WHAT IS BEING ASKED:
Repeat exactly the lines from the line containing "They designed type-specific" through the last line of the records below, inclusive, and nothing else.

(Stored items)
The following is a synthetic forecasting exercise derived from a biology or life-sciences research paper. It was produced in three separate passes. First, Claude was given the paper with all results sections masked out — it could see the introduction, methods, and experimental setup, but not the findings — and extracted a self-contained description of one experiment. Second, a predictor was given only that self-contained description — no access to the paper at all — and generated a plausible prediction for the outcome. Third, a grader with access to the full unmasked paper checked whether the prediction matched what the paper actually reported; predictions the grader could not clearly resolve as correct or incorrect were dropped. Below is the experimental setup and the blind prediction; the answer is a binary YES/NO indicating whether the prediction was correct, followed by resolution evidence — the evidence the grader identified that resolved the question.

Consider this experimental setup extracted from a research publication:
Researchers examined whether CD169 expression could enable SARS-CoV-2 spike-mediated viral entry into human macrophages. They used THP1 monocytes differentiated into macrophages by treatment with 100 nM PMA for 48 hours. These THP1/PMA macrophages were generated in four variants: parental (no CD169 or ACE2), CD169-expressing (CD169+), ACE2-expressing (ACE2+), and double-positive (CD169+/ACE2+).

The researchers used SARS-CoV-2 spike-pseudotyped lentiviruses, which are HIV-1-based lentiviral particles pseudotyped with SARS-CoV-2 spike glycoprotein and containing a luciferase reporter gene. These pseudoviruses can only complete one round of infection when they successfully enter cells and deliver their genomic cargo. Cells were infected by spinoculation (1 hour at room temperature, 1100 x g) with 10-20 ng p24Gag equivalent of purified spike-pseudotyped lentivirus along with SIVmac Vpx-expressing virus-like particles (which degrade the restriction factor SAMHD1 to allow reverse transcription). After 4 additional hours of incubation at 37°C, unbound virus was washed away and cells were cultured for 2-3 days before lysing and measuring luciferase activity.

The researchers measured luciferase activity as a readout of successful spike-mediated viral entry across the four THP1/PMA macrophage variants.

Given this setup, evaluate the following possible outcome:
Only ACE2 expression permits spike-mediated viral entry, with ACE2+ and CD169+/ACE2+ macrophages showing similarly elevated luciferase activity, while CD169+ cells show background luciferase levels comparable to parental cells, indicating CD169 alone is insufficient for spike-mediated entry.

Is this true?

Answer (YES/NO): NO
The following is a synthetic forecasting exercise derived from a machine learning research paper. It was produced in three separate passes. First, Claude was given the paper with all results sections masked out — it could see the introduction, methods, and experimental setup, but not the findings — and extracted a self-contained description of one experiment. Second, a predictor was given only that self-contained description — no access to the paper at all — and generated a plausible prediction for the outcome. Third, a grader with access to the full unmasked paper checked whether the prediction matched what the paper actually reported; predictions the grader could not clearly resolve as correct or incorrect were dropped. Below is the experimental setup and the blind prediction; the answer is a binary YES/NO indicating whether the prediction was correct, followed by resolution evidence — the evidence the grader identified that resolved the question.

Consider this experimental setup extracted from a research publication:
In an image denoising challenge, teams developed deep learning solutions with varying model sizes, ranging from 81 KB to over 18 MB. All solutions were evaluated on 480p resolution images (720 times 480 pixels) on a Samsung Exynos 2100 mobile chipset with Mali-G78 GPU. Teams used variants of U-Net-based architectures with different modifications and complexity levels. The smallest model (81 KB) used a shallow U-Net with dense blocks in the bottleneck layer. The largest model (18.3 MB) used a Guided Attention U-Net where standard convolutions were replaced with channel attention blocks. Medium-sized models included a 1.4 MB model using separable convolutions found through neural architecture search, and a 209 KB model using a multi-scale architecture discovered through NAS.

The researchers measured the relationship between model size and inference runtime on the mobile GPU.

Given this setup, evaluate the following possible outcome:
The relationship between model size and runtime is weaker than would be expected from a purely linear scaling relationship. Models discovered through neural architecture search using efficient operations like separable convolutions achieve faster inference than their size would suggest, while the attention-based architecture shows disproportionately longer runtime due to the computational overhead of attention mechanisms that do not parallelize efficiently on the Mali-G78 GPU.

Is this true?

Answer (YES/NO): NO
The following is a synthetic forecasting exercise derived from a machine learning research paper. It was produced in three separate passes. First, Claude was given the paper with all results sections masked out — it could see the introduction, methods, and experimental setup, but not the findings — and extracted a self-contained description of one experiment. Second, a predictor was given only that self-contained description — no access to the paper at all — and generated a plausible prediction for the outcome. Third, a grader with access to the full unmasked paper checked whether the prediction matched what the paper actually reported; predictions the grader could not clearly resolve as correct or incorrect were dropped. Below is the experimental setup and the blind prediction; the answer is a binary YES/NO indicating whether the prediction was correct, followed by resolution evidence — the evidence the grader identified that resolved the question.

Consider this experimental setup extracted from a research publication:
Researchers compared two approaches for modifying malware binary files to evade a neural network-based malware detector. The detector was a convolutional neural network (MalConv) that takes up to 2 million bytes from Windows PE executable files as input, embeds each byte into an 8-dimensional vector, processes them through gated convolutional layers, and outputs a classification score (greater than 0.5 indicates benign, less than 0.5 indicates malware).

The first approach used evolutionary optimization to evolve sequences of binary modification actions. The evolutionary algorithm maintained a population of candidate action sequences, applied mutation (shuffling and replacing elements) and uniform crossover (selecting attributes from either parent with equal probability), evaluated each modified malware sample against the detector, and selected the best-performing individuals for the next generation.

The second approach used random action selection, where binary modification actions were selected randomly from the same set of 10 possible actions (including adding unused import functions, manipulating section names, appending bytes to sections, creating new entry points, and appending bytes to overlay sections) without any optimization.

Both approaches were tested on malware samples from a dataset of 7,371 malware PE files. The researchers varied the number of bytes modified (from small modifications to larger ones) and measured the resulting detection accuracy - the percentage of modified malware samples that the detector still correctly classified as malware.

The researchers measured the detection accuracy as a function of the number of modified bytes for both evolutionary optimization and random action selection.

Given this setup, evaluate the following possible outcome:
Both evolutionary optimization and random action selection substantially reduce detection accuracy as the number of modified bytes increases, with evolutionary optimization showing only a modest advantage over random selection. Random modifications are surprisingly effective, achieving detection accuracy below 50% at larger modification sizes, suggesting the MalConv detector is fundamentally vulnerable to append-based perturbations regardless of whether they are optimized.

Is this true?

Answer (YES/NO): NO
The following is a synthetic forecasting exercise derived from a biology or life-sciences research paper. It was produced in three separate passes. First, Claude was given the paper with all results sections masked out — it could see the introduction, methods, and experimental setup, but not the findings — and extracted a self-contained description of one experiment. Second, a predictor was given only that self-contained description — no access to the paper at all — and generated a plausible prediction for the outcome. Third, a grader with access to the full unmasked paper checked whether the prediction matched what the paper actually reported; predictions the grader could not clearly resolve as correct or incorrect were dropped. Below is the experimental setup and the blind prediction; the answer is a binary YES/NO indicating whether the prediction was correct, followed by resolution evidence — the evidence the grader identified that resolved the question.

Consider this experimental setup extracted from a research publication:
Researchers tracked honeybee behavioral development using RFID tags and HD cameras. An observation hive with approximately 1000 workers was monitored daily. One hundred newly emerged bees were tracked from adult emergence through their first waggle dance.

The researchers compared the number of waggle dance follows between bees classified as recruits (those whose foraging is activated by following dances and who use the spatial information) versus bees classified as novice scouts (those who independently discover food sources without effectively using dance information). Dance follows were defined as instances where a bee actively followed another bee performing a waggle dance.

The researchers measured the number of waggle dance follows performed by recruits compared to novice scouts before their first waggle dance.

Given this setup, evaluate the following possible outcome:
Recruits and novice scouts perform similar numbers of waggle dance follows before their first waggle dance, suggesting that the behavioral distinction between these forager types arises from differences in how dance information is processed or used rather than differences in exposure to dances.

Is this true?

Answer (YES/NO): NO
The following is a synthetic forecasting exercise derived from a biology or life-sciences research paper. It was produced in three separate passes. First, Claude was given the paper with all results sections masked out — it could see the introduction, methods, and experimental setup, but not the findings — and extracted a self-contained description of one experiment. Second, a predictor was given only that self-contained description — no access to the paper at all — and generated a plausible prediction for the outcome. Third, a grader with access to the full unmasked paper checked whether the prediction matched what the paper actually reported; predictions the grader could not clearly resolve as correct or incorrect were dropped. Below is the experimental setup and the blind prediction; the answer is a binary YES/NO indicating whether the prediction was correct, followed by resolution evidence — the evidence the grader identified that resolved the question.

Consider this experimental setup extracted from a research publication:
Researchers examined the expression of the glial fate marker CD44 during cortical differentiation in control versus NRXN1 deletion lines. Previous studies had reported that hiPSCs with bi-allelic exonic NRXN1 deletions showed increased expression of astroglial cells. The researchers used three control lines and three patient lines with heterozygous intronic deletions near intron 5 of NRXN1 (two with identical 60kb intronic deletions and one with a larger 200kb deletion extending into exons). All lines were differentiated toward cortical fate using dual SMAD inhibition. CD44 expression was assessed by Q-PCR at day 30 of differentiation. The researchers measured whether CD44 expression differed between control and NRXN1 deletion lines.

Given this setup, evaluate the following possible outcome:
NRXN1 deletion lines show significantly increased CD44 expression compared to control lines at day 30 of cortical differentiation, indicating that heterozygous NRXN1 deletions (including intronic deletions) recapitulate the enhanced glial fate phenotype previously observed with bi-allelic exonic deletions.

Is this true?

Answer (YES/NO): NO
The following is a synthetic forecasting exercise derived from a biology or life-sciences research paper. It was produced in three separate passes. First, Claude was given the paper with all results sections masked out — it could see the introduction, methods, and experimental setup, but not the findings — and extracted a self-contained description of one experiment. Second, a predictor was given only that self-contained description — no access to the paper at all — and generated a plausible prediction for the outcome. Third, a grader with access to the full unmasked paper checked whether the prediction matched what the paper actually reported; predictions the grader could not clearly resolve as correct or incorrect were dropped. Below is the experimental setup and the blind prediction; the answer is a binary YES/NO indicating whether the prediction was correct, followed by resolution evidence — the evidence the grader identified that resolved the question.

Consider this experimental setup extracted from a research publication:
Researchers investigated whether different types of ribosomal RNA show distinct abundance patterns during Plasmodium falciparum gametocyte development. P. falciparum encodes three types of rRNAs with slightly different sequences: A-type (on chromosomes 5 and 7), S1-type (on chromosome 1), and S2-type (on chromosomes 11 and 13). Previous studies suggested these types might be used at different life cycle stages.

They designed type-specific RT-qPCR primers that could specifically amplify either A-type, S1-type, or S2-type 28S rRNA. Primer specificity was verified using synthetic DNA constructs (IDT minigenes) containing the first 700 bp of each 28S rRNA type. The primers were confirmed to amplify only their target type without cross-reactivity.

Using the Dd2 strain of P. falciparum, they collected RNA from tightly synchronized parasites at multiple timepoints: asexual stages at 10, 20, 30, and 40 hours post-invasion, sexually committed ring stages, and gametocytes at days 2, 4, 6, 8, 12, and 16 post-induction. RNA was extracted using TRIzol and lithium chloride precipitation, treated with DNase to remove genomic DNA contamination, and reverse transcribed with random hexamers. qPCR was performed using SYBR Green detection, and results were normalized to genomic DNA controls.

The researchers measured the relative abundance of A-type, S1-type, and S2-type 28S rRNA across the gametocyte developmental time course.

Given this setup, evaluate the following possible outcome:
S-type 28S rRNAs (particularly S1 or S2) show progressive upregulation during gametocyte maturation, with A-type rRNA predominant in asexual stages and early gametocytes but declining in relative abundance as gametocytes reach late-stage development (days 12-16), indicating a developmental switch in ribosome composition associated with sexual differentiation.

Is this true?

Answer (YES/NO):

SOLUTION FOR THIS EXERCISE:
They designed type-specific RT-qPCR primers that could specifically amplify either A-type, S1-type, or S2-type 28S rRNA. Primer specificity was verified using synthetic DNA constructs (IDT minigenes) containing the first 700 bp of each 28S rRNA type. The primers were confirmed to amplify only their target type without cross-reactivity.

Using the Dd2 strain of P. falciparum, they collected RNA from tightly synchronized parasites at multiple timepoints: asexual stages at 10, 20, 30, and 40 hours post-invasion, sexually committed ring stages, and gametocytes at days 2, 4, 6, 8, 12, and 16 post-induction. RNA was extracted using TRIzol and lithium chloride precipitation, treated with DNase to remove genomic DNA contamination, and reverse transcribed with random hexamers. qPCR was performed using SYBR Green detection, and results were normalized to genomic DNA controls.

The researchers measured the relative abundance of A-type, S1-type, and S2-type 28S rRNA across the gametocyte developmental time course.

Given this setup, evaluate the following possible outcome:
S-type 28S rRNAs (particularly S1 or S2) show progressive upregulation during gametocyte maturation, with A-type rRNA predominant in asexual stages and early gametocytes but declining in relative abundance as gametocytes reach late-stage development (days 12-16), indicating a developmental switch in ribosome composition associated with sexual differentiation.

Is this true?

Answer (YES/NO):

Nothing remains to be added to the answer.